Western Wetland Flora
Field Office Guide to Plant Species
Eleocharis macrostachya Britton
- Family: Sedge (Cyperaceae)
- Flowering: June-August
- Field Marks: This spikerush may be distinguished by its rhizomes, stiff, round stems that are not thread-like, and yellow-brown achenes with a flattened tubercle.
- Habitat: Wet ditches, wet meadows, around lakes and ponds.
- Habit: Perennial herb with branched, reddish rhizomes.
- Stems: Upright, smooth, stiff, round, unbranched, to 3 1/2 feet tall.

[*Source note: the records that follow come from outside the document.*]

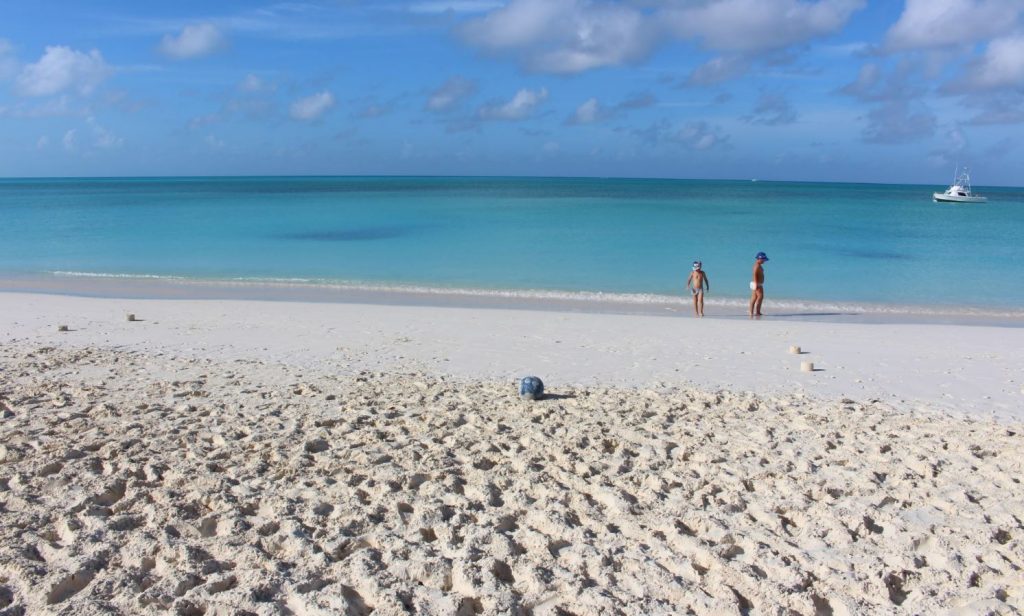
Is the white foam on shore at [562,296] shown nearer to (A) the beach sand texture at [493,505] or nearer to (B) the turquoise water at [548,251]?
(B) the turquoise water at [548,251]

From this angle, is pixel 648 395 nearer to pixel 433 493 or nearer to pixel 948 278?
pixel 433 493

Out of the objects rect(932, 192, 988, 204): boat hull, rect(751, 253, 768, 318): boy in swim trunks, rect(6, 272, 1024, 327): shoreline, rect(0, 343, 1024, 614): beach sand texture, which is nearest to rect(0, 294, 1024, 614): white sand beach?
rect(0, 343, 1024, 614): beach sand texture

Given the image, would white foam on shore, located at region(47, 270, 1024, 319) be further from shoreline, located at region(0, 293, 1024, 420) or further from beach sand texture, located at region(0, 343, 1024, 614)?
beach sand texture, located at region(0, 343, 1024, 614)

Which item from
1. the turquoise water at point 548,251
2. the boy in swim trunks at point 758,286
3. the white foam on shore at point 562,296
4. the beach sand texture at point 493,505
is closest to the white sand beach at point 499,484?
the beach sand texture at point 493,505

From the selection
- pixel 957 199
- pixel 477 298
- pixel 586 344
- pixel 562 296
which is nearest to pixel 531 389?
pixel 586 344

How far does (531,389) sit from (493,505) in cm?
291

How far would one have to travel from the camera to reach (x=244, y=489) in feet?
18.0

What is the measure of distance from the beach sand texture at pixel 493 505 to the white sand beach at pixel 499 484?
0.02 meters

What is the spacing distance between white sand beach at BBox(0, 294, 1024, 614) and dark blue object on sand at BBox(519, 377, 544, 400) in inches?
7.4

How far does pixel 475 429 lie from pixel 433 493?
5.07ft

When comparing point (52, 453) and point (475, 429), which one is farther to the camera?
point (475, 429)

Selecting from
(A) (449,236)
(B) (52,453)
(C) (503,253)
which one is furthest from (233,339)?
(A) (449,236)

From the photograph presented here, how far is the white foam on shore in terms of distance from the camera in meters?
17.4

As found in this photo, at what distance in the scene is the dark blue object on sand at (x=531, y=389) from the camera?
8.20m
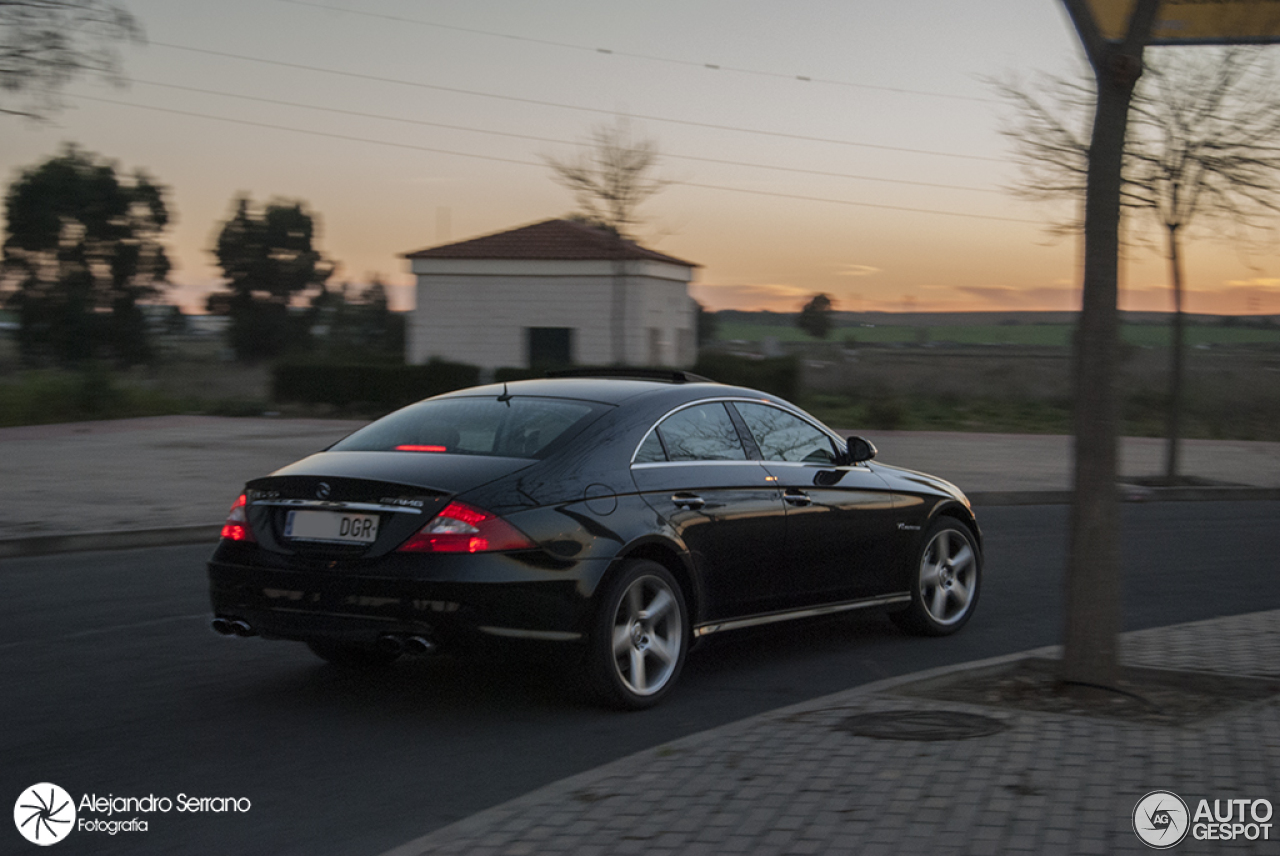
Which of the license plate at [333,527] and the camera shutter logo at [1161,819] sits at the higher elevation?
the license plate at [333,527]

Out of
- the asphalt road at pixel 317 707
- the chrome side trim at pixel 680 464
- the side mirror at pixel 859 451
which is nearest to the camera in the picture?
the asphalt road at pixel 317 707

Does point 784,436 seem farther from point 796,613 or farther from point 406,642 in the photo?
point 406,642

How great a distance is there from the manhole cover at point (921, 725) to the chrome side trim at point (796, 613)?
1.10 meters

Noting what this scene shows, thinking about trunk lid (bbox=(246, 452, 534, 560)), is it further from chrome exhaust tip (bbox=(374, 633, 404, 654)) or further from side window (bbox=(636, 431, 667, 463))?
side window (bbox=(636, 431, 667, 463))

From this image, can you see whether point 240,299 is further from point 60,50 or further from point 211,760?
point 211,760

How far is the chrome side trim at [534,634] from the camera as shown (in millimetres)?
5527

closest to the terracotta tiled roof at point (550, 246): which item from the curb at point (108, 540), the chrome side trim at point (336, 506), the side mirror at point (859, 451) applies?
the curb at point (108, 540)

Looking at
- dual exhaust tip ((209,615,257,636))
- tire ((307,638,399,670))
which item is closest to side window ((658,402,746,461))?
tire ((307,638,399,670))

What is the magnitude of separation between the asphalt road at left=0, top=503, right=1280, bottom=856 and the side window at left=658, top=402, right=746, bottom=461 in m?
0.97

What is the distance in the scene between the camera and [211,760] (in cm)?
518

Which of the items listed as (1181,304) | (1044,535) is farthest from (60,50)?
(1181,304)

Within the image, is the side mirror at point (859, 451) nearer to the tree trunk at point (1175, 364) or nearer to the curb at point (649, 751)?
the curb at point (649, 751)

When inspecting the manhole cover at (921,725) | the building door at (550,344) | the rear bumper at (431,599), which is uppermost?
the building door at (550,344)

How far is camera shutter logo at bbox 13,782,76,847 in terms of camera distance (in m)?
4.30
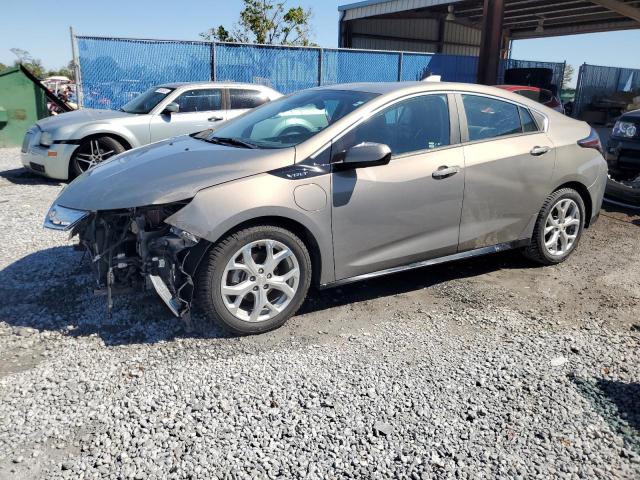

- Leaves: Reduced to sheaths.
- Flowers: 1 per scale, with several scales per spikelet; spikelet one per stem, lanceoloid, up to 1 1/4 inches long, with the lowest 2-3 scales empty.
- Sepals: 0.
- Petals: 0.
- Stamens: 3.
- Pistils: Ovary superior; style 2-cleft.
- Fruits: Achenes obovoid, yellow-brown, shiny, up to 1/12 inch long, with a flattened tubercle and subtended by as many as 8 bristles, or bristles sometimes absent.
- Notes: This species is considered by some to be the same as E. palustris. The achenes are eaten by waterfowl.